A commonly-used provision is RCW 4.84, specifically 4.84.250, but that provision is only for cases involving claims of $10K or lower. Links are attached after the end of this answer.
Another provision in Superior Court cases is Civil Rule 68, but the "costs" referred to in that rule don't include more than nominal attorney fees.
In mandatory arbitration cases (up to $50K), a party dissatisfied with the arbitration result can proceed to trial, and if the party fails to improve his/her position over the arbitration result, the party must pay the other side's attorney fees.
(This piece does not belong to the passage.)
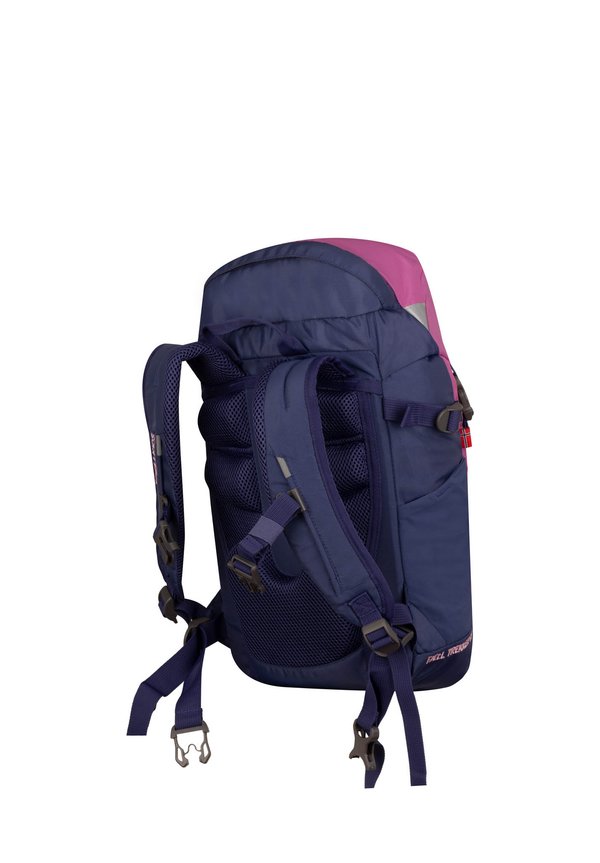TREKKER - Hiking rucksack - mauve4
Many contracts and some statutes for special types of cases (consumer protection, landlord tenant, antitrust, for example) contain fee-award clauses, and offers of settlement can be made in conjunction with such clauses.
Shifting litigation costs and attorney fees to opposing parties is a tricky business. Fee shifting is supposed to reduce litigation by giving parties incentives to settle weak claims rather than risk having to pay the other side's lawyer fees, but litigation is often made worse by fee shifting. Some litigation (maybe most litigation) is driven purely by the attorney fees. If you are trying to either invoke fee-shifting or avoid it, you'll need a lawyer to sort it out.
This answer is intended as a courtesy only, and does not constitute an attorney-client relationship between the attorney and the questioner.
I agree with Mr. Stimmel and the offer to settle in writing according to the statute can shift the fees, but will also often result in further litigation and a motion to reconsider and further entrench parties.